Ce qu'il faut faire = Dans le texte sur Renouvier et l'infini, sur quelle base Renouvier édifie-t-il une logique et une ontologie ? Répondez en une phrase, s'il vous plaît.

Il est vrai que les successeurs immédiats de Pascal, Newton et Leibniz, accomplissent la rationalisation positive de l’infini, qui avait jusque-là paru excéder les forces de l’esprit humain. Néanmoins, au xixe siècle, Renouvier se rencontre qui refuse cette rationalisation, qui édifie une logique et une ontologie sur la base de la « loi du nombre ». Et, comme pour confirmer la thèse pascalienne, Renouvier en conclut, du moins dans l’une des phases de sa longue carrière, la condamnation de l’infini même en Dieu, et par là il contribue à nourrir un courant de retour au polythéisme qui sera une des singularités de l’histoire. Si ce mouvement ne réussit pas par lui-même, du moins voit-on comment il a servi, par exemple chez un disciple fervent de Renouvier tel que William James, à limiter l’horizon de ce qui sera regardé comme rationnel, à donner par suite toute licence pour que s’épanouissent toutes les variétés de l’expérience métaphysique ou religieuse, toutes les fantaisies de l’acousmatique traditionnelle ou surnaturelle.

Extrait de données =

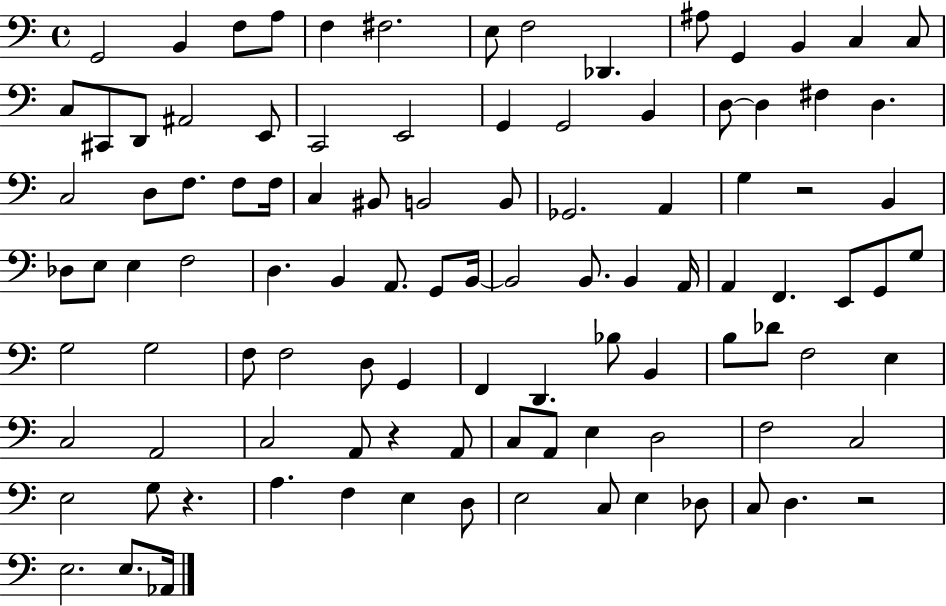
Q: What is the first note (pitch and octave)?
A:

Résultat ci-dessous = Renouvier édifie une logique et une ontologie sur la base de la « loi du nombre ».